The CFO’s departure is a notable management change, but the broader narrative in the material is about LIC’s operating trajectory, product mix evolution, and the regulatory environment. LIC’s emphasis on non-par growth and margins suggests a continuing focus on profitability levers, while its distribution ambitions reflect an effort to protect reach in a market that could see more competition under a 100% FDI regime. For customers, the GST exemption on individual life and health insurance is framed as a direct affordability driver, and for insurers it can influence demand trends and product positioning.

Conclusion

LIC’s update on CFO Sunil Agrawal’s resignation, effective July 14, lands amid a period of product launches, stated progress on margins and non-par mix, and major policy reforms affecting the insurance sector. LIC leadership has reiterated its intent to maintain sector leadership while aligning with national goals such as “Insurance for All by 2047.” The next operational markers for investors and customers will be how LIC executes its protection-plus-savings strategy, expands distribution reach, and responds to a changing regulatory and competitive landscape.

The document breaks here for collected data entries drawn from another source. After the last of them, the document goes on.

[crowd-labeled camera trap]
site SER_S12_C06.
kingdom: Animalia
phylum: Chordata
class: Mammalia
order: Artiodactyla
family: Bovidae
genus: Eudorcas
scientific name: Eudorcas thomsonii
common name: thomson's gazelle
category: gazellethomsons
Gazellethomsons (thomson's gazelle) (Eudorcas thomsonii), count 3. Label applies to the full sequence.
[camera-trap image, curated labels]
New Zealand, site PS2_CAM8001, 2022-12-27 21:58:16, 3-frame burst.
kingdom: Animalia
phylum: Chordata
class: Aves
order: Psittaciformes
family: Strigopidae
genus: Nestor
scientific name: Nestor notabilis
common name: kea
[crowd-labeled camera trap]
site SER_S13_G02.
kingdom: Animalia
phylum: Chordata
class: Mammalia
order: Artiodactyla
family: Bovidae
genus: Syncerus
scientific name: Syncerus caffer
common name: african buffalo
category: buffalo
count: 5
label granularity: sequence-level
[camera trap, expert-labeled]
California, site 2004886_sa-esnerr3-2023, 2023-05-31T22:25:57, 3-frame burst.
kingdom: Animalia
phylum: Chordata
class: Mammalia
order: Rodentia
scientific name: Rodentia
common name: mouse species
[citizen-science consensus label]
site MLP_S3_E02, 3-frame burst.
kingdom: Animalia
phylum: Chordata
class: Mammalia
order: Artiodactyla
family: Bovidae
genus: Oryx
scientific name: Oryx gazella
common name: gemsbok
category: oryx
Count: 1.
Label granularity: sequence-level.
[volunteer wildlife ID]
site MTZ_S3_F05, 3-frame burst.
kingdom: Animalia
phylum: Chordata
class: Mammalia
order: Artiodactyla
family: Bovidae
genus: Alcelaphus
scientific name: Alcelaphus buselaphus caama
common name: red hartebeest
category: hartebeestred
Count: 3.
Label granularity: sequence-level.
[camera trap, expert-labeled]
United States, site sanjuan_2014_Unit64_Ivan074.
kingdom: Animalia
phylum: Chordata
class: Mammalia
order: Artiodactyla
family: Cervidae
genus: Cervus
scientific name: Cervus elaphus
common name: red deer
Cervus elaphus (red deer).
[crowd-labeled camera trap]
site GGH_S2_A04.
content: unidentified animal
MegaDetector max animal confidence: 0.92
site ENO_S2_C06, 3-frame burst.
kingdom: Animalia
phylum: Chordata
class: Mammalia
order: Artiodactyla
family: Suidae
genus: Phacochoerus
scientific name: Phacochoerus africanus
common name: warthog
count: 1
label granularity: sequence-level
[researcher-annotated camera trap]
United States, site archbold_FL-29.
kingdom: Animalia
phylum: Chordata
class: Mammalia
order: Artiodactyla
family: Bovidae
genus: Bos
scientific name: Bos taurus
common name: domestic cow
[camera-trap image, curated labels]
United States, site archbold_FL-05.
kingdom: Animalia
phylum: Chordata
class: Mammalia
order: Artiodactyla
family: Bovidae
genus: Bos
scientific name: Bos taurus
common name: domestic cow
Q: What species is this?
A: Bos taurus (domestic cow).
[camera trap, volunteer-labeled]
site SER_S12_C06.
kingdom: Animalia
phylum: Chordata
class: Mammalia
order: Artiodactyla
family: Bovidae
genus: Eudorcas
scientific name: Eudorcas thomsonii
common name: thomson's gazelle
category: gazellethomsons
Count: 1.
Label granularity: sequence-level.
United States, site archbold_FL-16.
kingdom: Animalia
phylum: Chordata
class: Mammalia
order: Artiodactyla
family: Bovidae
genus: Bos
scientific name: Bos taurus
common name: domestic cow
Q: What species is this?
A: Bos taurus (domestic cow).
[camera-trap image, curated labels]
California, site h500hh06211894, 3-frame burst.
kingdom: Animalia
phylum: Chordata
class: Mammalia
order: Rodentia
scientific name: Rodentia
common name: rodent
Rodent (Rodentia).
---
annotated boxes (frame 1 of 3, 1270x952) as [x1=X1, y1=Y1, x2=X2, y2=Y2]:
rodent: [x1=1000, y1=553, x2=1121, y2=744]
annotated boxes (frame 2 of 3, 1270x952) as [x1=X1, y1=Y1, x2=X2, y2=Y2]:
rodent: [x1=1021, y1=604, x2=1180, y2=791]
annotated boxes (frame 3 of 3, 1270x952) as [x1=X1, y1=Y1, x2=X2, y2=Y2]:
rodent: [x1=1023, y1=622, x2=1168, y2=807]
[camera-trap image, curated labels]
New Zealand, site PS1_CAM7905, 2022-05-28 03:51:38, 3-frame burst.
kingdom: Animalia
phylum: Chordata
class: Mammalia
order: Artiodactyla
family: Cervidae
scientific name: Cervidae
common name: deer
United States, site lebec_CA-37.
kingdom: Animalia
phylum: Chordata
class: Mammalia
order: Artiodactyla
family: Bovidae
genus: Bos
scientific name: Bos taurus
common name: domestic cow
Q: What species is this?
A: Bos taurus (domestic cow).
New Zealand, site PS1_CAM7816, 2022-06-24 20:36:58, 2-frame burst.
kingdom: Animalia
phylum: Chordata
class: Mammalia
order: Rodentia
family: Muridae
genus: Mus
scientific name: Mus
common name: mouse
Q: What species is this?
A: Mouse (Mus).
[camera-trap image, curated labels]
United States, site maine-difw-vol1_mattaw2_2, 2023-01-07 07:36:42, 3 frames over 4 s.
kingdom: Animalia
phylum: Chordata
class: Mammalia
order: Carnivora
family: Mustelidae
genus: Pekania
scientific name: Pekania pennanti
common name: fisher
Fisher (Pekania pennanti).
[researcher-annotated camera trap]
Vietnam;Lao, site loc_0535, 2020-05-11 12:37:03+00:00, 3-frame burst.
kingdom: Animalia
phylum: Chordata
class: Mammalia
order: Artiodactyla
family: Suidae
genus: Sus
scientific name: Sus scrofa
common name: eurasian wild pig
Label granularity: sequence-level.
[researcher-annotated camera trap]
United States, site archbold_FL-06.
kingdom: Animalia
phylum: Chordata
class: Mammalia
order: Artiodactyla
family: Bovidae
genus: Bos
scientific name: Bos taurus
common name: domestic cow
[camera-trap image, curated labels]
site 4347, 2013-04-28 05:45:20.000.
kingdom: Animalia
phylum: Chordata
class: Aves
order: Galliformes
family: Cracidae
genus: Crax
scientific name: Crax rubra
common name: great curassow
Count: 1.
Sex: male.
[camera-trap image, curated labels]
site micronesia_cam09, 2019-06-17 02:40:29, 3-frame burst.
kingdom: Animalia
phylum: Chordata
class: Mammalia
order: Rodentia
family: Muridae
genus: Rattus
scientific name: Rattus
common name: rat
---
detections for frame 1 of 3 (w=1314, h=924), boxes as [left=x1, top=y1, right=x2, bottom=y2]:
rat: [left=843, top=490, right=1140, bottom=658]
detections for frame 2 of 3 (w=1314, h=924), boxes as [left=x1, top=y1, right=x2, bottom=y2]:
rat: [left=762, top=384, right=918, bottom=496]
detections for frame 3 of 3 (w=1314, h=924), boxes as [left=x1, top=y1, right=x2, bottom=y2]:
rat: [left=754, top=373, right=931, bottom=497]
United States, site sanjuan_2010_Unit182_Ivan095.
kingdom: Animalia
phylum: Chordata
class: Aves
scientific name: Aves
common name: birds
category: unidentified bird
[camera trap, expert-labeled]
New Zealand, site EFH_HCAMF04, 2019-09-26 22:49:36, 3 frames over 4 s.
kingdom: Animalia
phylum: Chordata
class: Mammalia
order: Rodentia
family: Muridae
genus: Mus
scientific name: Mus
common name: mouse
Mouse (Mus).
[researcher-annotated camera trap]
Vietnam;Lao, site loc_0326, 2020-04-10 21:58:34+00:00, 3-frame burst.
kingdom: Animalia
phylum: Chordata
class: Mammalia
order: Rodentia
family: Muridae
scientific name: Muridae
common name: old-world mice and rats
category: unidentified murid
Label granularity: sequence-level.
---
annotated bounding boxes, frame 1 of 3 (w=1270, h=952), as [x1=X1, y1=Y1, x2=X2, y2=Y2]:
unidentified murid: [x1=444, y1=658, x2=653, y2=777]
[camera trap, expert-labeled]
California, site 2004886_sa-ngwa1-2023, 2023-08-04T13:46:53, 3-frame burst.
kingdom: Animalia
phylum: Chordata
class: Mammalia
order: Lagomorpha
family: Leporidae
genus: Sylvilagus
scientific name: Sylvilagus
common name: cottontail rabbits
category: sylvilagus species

Frequently Asked Questions

Sunil Agrawal, CFO of LIC, resigned on June 24 and his resignation will be effective from July 14.
LIC has cited a nearly 60% market share in the life insurance sector.
LIC said it has shifted toward non-participating products and reached a 35% share of non-par in terms of APE.
GST on individual life and health insurance was reduced from 18% to zero, effective September 22, 2025, covering individual life policies and health covers including senior citizen plans.
LIC launched LIC’s Protection Plus (Plan 886) and LIC’s Bima Kavach (Plan 887), with Protection Plus described as a non-par linked savings plan and Bima Kavach focused on pure life protection.